Banks act as a bridge between people who need money to be used for investment and those who have spare. As industry and business demand huge investments, private financing is typically not enough for their requirements. Basically, these people are borrowing non-corporate as well as corporate loans from banks and commercial institutions.

Lending Options

In addition to banks, these can extend to retail loans among consumers who are seeking for mortgage, consumer durables and even to farmers who seek for farm credit to keep their agriculture alive. In regards to home loan buyers, buying a house at the start isn’t possible because it demands a significant amount of money and they find it more convenient to pay back the loan for a period of 30 years in lower monthly installments.

As for farmers, they find it more convenient in repaying the loan after making harvest and seeking for another loan or personal loan from Zebra loans for their next crop. Basically, the cycle just continues.

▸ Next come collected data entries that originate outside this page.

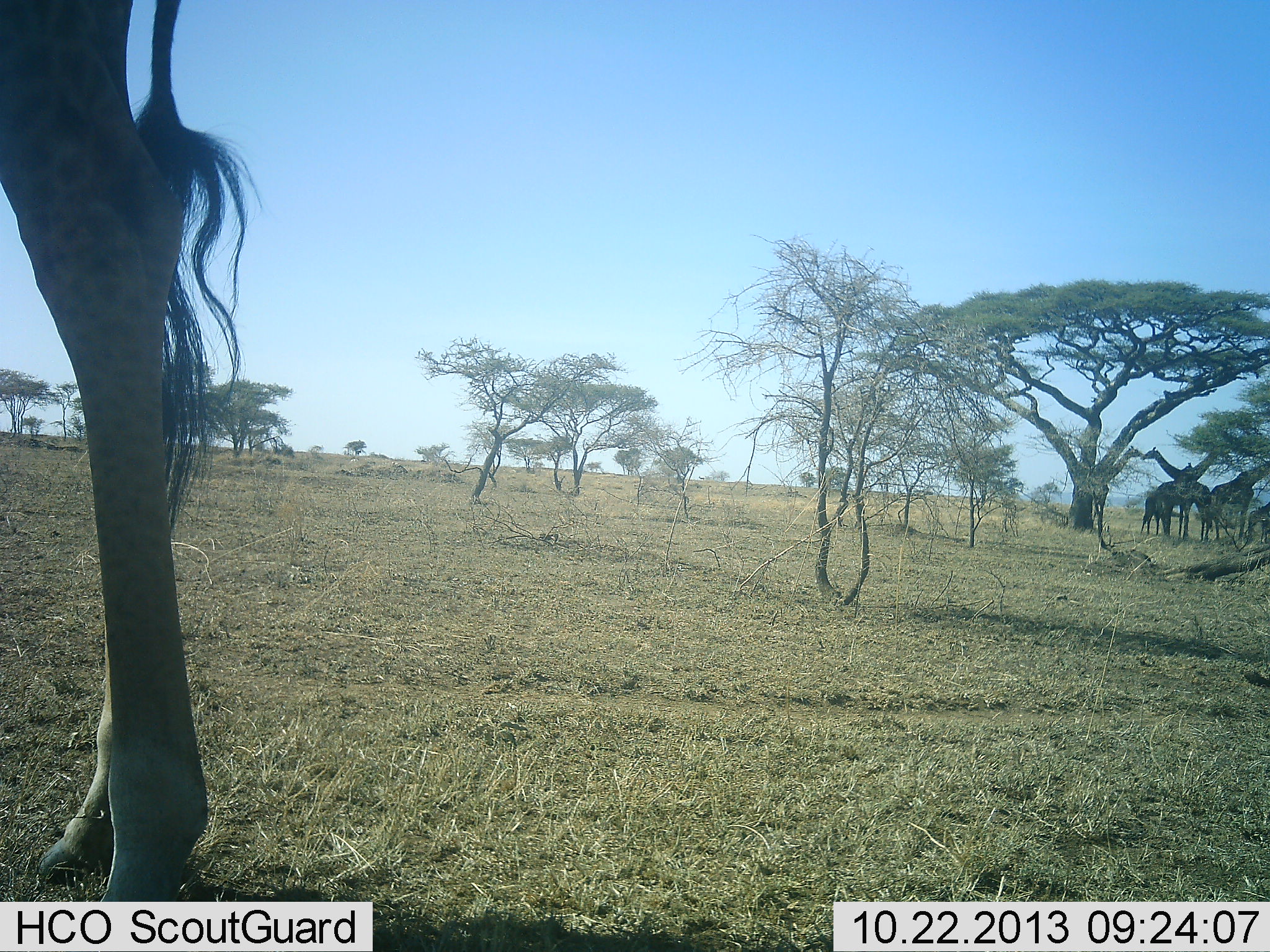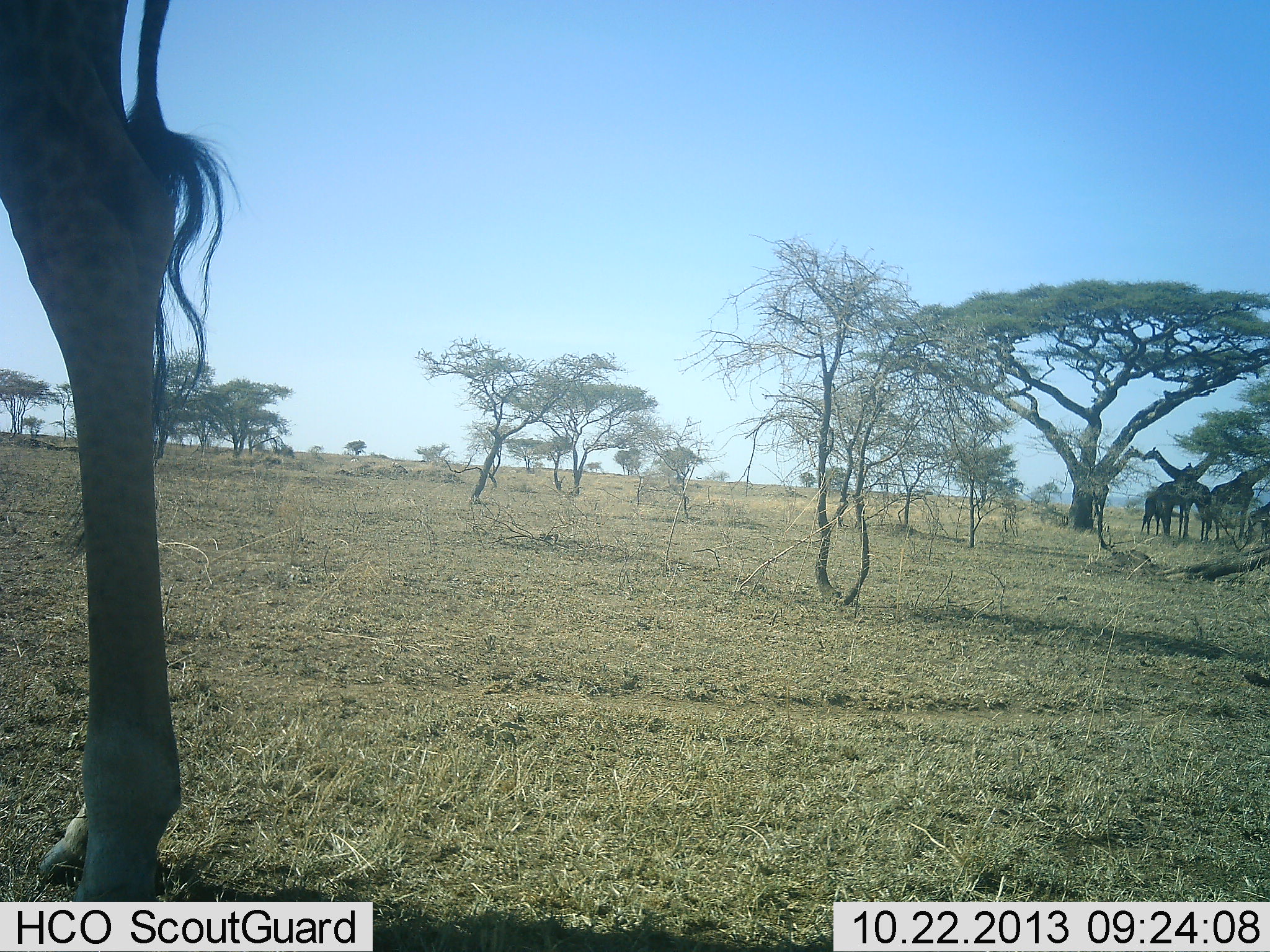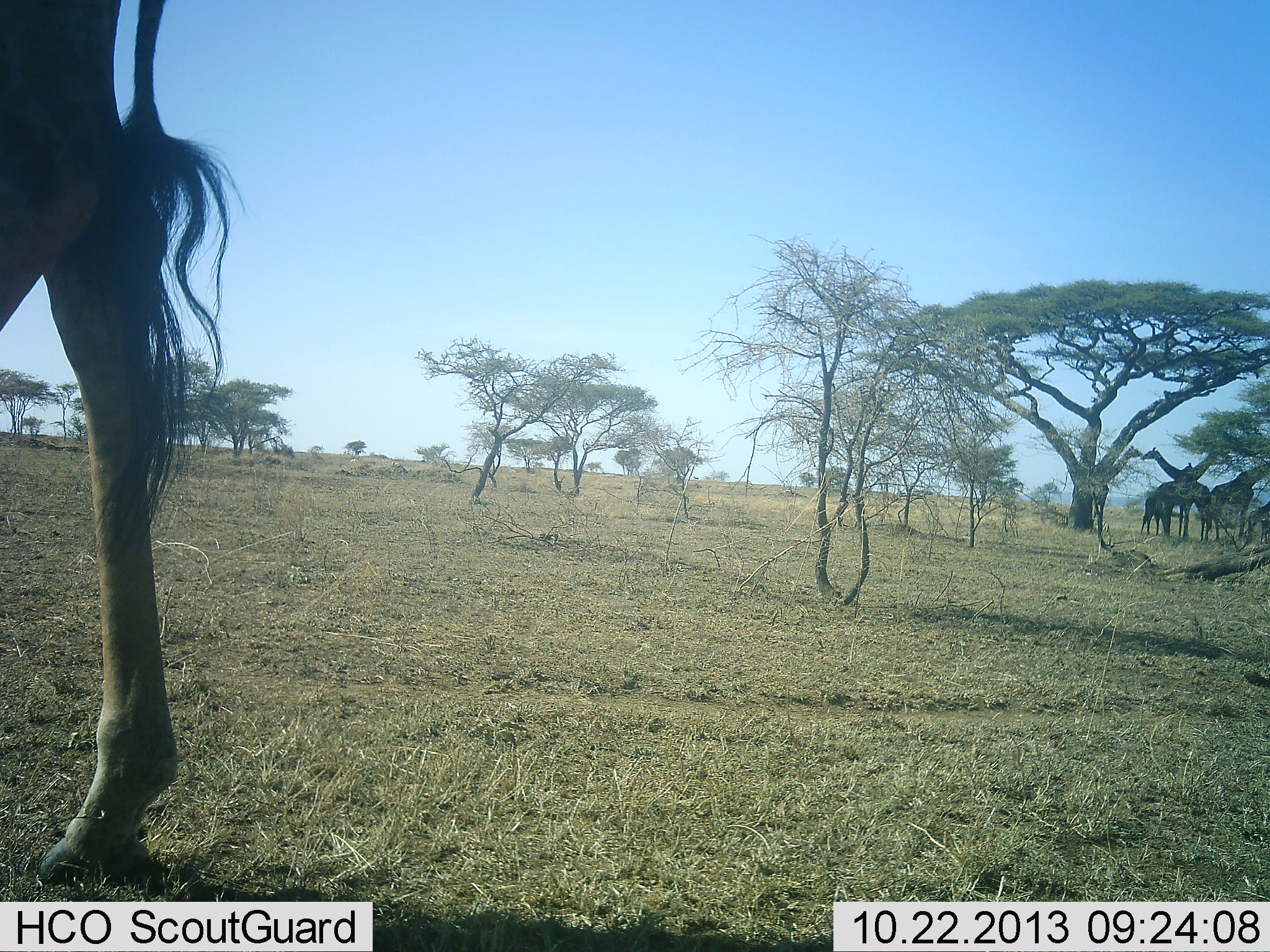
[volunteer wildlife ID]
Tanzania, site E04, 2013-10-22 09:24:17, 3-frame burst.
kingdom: Animalia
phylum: Chordata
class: Mammalia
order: Artiodactyla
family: Giraffidae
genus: Giraffa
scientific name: Giraffa camelopardalis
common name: giraffe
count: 5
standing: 90%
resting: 15%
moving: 10%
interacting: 5%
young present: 20%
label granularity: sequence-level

Then again, there are some people who opt to save and earn interests from the extra money that they have. Most of the time, these people are:

  • Salaried
  • Middle Classes
  • Small Savers and;
  • Corporate Institutions and Government Deposits

Simply speaking, these are at individual or micro level.

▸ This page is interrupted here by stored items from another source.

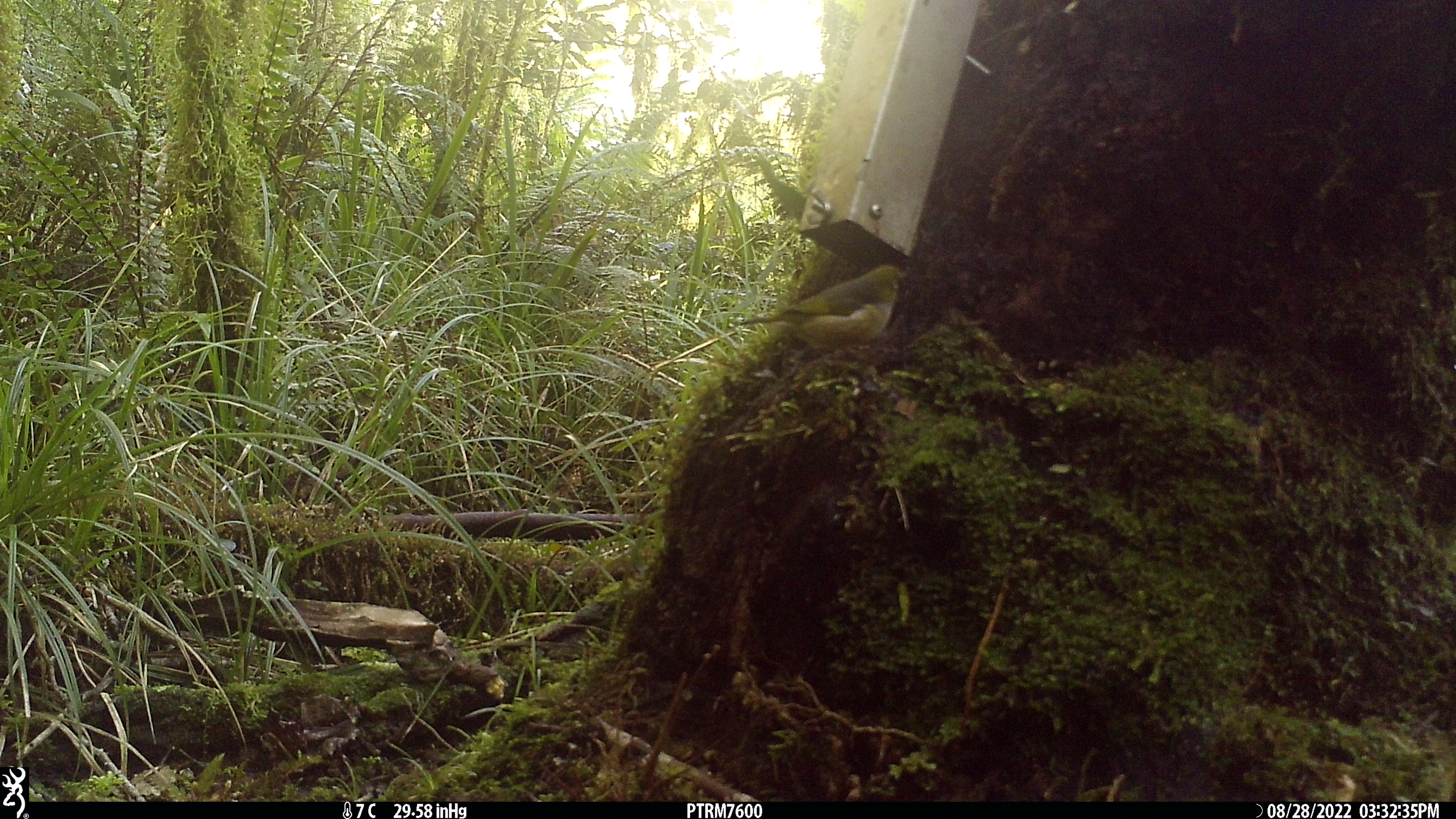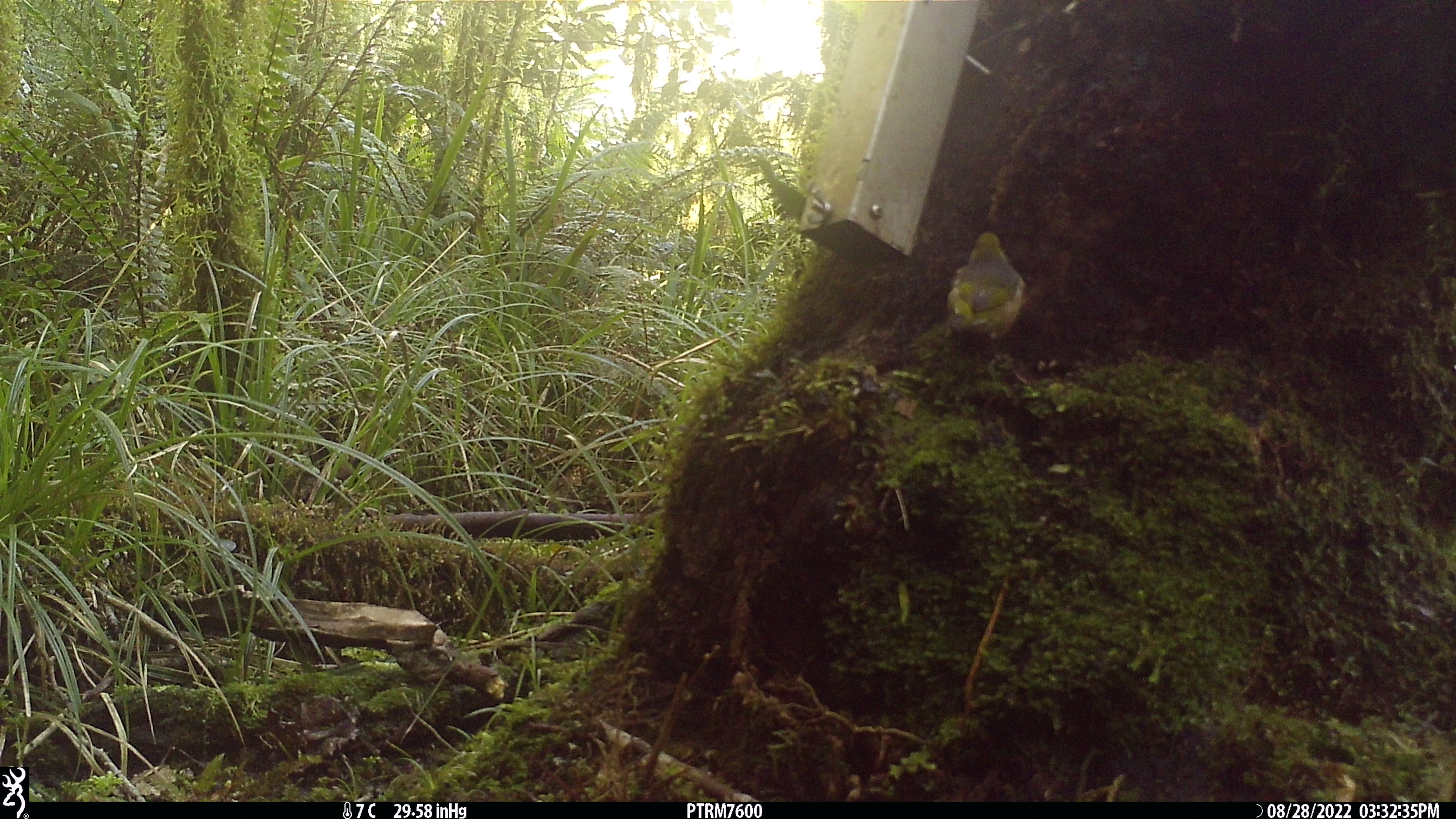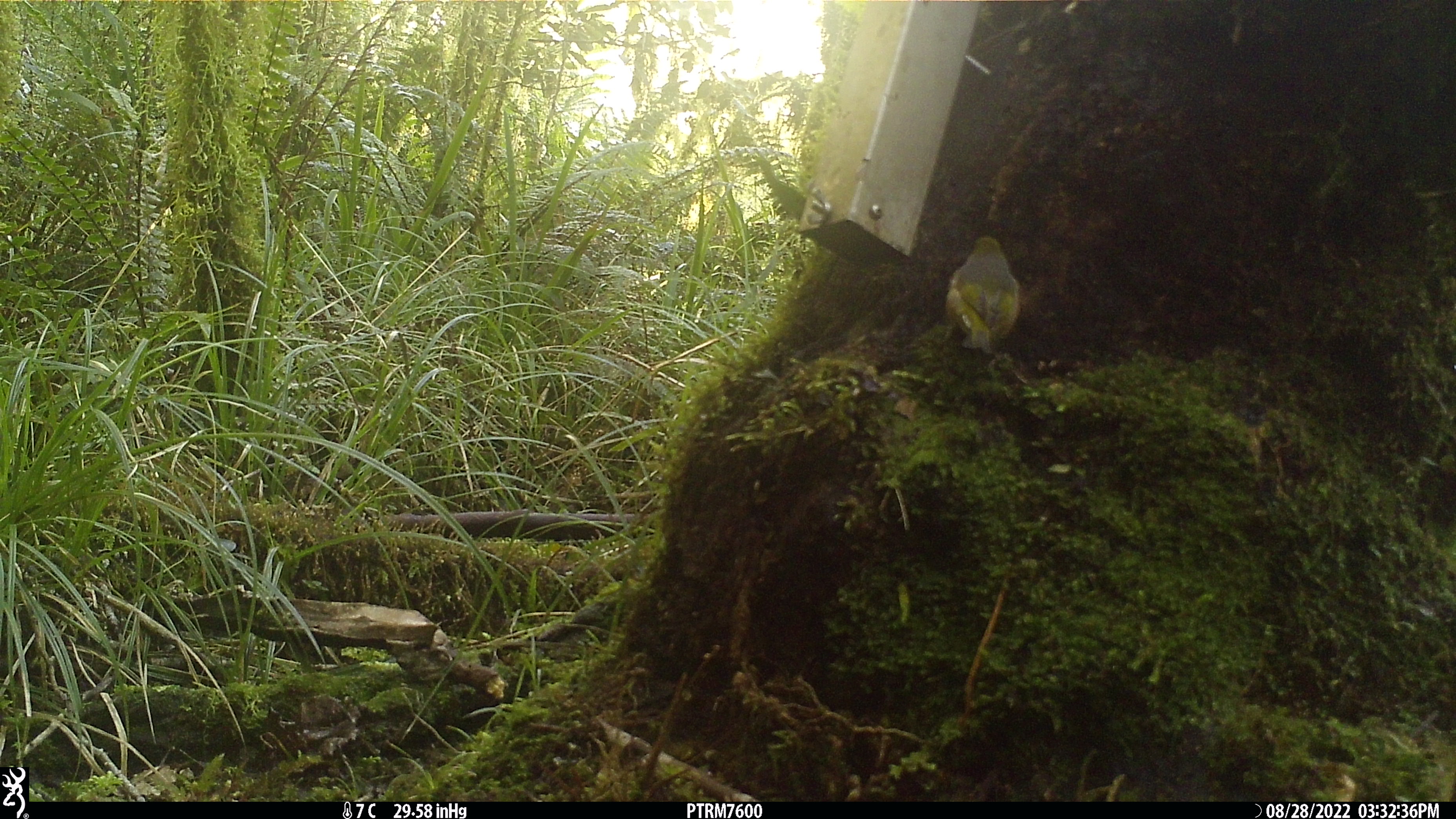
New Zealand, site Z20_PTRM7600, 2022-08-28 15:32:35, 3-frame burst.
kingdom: Animalia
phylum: Chordata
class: Aves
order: Passeriformes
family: Zosteropidae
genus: Zosterops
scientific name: Zosterops lateralis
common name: silvereye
Silvereye (Zosterops lateralis).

Credit Options of the Economy as a Whole

If we are going to look at these loans from a macro level, then we’ll find that banks are lending their money after statutory liabilities have been met. They are earning profit to keep their operations.

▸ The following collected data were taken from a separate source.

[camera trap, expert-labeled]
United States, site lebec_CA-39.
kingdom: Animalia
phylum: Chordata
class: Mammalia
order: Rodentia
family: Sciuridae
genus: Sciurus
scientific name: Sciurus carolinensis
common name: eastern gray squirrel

As a matter of fact, even governments are borrowing from RBI in an effort to meet budget deficits.

It is even borrowing from IMF as a way to meet balance of the imbalances of payments. Then again, governments are borrowing from World Bank or WB as well as its associates similar to IDA and ADB or Asian Development Bank for development purposes. Therefore, the credit serves as lubricant in keeping up with the continuous growth of the economy.

In spite of the positive impact it brings, there are elements of bank lending that could adversely affect the economy if it fail to recover. The unpaid bad debt is referred to as Non-Performing Advances which must be regulated to make sure that it is within the tolerable limit. If not, several banks will start to fail and the depositor’s money would be unpaid.